··· Exercise data ···
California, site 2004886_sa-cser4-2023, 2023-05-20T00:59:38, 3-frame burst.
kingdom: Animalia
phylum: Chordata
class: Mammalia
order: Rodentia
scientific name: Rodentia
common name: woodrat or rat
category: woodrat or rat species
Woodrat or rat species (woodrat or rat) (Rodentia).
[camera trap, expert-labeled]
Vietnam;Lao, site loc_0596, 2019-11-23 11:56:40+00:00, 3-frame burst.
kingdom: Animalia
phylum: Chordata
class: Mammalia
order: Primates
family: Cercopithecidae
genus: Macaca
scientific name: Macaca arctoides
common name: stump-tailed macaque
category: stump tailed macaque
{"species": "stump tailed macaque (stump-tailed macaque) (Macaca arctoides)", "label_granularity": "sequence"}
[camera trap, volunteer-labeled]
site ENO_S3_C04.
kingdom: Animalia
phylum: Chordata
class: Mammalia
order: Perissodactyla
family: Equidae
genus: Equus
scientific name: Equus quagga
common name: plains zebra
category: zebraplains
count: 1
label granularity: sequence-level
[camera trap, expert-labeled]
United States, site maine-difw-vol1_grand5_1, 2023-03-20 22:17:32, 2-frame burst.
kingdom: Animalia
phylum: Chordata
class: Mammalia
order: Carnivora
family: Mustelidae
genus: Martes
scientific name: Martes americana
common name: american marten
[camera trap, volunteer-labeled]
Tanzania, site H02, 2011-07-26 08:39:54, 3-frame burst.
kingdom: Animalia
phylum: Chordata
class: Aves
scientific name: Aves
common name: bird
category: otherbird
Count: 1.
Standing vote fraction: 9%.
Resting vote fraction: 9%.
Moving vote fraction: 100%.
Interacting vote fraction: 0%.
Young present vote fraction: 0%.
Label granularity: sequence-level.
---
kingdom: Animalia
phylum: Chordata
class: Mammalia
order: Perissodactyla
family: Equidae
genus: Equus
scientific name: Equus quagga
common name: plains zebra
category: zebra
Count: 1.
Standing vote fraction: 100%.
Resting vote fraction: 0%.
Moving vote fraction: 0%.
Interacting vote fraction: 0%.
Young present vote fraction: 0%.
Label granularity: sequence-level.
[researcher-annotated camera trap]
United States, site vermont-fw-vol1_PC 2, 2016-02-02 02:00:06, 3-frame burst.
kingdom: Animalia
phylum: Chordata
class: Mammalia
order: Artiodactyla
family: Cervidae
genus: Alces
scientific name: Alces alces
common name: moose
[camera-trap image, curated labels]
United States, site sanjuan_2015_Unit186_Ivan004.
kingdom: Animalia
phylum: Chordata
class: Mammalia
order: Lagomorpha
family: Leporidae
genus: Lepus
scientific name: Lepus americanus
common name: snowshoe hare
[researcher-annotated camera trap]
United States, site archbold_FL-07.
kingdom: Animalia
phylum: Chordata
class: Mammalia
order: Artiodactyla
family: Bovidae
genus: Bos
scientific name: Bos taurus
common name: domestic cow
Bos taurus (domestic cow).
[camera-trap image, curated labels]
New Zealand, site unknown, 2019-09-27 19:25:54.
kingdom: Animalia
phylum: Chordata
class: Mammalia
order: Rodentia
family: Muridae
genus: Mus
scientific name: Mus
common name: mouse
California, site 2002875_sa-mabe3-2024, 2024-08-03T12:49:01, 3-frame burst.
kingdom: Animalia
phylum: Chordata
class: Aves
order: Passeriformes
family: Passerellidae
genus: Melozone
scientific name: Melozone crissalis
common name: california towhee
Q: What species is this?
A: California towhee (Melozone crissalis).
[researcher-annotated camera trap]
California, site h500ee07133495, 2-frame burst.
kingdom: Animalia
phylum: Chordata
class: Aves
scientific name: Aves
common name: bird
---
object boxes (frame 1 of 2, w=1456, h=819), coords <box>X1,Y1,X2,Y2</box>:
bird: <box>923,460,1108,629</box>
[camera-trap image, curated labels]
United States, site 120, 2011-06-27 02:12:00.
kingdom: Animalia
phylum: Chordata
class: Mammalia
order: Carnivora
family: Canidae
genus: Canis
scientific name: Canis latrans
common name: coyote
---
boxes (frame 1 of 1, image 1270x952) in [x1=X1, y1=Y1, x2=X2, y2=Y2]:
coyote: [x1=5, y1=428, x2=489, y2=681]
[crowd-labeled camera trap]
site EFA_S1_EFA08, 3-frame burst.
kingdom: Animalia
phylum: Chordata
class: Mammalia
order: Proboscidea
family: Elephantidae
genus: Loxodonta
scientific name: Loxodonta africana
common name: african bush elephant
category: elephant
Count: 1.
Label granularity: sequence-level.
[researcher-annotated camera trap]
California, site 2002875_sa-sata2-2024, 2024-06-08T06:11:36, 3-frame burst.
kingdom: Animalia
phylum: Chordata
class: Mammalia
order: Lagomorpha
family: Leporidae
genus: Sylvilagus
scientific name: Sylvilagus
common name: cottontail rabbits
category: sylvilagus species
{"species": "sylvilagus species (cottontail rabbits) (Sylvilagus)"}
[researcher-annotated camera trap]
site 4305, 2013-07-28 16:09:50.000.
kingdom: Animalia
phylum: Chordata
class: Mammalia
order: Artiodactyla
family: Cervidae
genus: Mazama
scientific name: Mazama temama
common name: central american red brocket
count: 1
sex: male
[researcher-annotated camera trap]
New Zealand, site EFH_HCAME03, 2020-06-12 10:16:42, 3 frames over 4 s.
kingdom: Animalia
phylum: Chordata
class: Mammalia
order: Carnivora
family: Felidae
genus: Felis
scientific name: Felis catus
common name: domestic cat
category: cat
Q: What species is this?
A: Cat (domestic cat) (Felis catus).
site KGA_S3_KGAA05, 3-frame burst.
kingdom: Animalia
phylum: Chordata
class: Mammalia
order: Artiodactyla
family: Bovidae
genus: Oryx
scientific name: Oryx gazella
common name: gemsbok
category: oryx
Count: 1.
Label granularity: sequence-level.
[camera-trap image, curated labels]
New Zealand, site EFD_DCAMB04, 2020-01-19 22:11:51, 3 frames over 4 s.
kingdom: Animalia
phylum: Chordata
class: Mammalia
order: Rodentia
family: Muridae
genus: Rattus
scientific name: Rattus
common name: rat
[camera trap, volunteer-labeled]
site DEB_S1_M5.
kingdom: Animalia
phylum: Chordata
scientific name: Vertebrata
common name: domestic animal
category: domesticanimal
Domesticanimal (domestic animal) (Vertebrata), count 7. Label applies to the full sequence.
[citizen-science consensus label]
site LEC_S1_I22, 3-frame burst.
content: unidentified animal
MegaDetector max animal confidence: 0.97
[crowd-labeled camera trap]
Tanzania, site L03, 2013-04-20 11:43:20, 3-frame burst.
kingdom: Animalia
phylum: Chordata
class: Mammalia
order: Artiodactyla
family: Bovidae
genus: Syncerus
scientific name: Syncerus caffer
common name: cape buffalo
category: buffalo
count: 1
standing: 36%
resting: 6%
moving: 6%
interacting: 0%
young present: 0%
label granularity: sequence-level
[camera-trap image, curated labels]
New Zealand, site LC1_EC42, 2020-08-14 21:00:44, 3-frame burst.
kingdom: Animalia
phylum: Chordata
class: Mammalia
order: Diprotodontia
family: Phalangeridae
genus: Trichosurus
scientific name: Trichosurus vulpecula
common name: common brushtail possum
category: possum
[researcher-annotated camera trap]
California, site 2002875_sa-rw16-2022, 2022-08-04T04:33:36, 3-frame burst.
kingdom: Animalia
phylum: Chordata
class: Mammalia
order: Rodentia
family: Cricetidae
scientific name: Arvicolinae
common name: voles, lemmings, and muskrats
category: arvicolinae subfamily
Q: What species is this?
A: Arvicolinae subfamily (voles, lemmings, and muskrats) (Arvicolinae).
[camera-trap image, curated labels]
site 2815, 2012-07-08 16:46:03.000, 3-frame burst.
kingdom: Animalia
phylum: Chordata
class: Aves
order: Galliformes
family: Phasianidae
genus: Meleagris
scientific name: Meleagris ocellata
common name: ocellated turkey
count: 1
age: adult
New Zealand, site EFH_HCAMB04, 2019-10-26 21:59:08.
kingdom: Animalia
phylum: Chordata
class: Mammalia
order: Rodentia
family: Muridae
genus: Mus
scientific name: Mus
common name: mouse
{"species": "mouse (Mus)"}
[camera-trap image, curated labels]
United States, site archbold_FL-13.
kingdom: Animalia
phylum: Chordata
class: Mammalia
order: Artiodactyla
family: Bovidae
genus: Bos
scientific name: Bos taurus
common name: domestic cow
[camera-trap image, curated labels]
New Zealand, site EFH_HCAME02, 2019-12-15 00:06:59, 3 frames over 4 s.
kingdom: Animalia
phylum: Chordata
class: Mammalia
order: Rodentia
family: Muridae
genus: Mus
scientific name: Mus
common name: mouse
···
→ **Task directions**:
Please find all lines of the entries that hold the string "tailed" and copy them.

→ **Exercise output**:
common name: stump-tailed macaque
category: stump tailed macaque
{"species": "stump tailed macaque (stump-tailed macaque) (Macaca arctoides)", "label_granularity": "sequence"}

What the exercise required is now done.